- Belge bölümü
# # # #
Bu dönemde 1580 sayılı Belediye Kanunu organik olarak aynı kalmakla beraber, buna 3030 sayılı yasa eklenmiştir. Bununla Türkiye’de normal belediye sistemine bir de büyük şehir belediyesi ve ilçe belediyeleri eklenmiştir. Ayrıca, 1985 tarihli 3194 sayılı yeni imar yasası çıkmıştır. Kasım 1983 seçimleri sonrası dönemin siyasal iktidarı belediyeler konusunda parlamentodan başka yasalar da çıkarmıştır. Bu yasaların özelliği, birtakım yetkileri merkezi idare organlarından alarak belediyelere vermesidir.
Yine Cumhuriyet Döneminde bir başka konu da yerinden yönetim ilkesinin giderek benimsenmiş ve genişletilmiş olmasıdır. Konuya ilişkin Kanuni Esasi’de, 1921 ve 1921 teşkilatı Esasiye Kanunlarında ayrıca merkeziyet usulü ile ilgili bir terim kullanılmamıştır. Bu terim sadece 1961 Anayasasında ‘’merkezden yönetim’’ şeklinde yer almıştır. Bundan önceki Anayasalarda ‘’devletin bütünlüğü’’ esas ilke olarak görülmekte, hatta ‘’tevs-i mezuniyet’’ ve tefrik-i vezaif’e yer vermesi olgusuyla birleştirildiğinde de merkeziyetin olağan kural olduğu, yani ülkenin bütünlüğünde merkeziyet usulünün geçerli olduğu görülür.
# # # #
- Görev girdileri
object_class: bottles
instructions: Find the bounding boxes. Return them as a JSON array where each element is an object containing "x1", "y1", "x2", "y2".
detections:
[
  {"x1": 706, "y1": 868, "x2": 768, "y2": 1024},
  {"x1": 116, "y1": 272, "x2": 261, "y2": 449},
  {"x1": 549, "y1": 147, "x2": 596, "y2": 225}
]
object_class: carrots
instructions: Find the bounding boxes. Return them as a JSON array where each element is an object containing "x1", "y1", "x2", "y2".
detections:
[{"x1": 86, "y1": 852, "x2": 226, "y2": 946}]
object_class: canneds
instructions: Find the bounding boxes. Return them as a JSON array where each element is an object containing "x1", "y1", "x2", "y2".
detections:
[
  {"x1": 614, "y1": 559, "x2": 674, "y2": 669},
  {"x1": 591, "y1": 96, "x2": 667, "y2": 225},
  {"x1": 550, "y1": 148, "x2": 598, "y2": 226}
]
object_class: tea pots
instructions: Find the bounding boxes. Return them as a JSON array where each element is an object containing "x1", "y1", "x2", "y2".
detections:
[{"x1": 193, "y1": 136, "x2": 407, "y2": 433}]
# # # #
- Yönergeler
a: Belediyelerle ilgili bölümde sayısıyla anılan yasaları sayın.
b: Kayıtlarda "object_class: canneds" içeren satırdan başlayıp kayıtların sonuna kadar giden satırları, istekler de dahil olmak üzere, ölçekleyerek yeniden yazın. Yanıtlardaki sınırlayıcı kutu koordinatlarını 0,45 ile çarpın ve tam sayıya yuvarlayın; buçuklar yukarı yuvarlansın.

- Yanıtlar
a:
1580 sayılı Belediye Kanunu
3030 sayılı yasa
3194 sayılı imar yasası

b:
object_class: canneds
instructions: Find the bounding boxes. Return them as a JSON array where each element is an object containing "x1", "y1", "x2", "y2".
detections:
[
  {"x1": 276, "y1": 252, "x2": 303, "y2": 301},
  {"x1": 266, "y1": 43, "x2": 300, "y2": 101},
  {"x1": 248, "y1": 67, "x2": 269, "y2": 102}
]
object_class: tea pots
instructions: Find the bounding boxes. Return them as a JSON array where each element is an object containing "x1", "y1", "x2", "y2".
detections:
[{"x1": 87, "y1": 61, "x2": 183, "y2": 195}]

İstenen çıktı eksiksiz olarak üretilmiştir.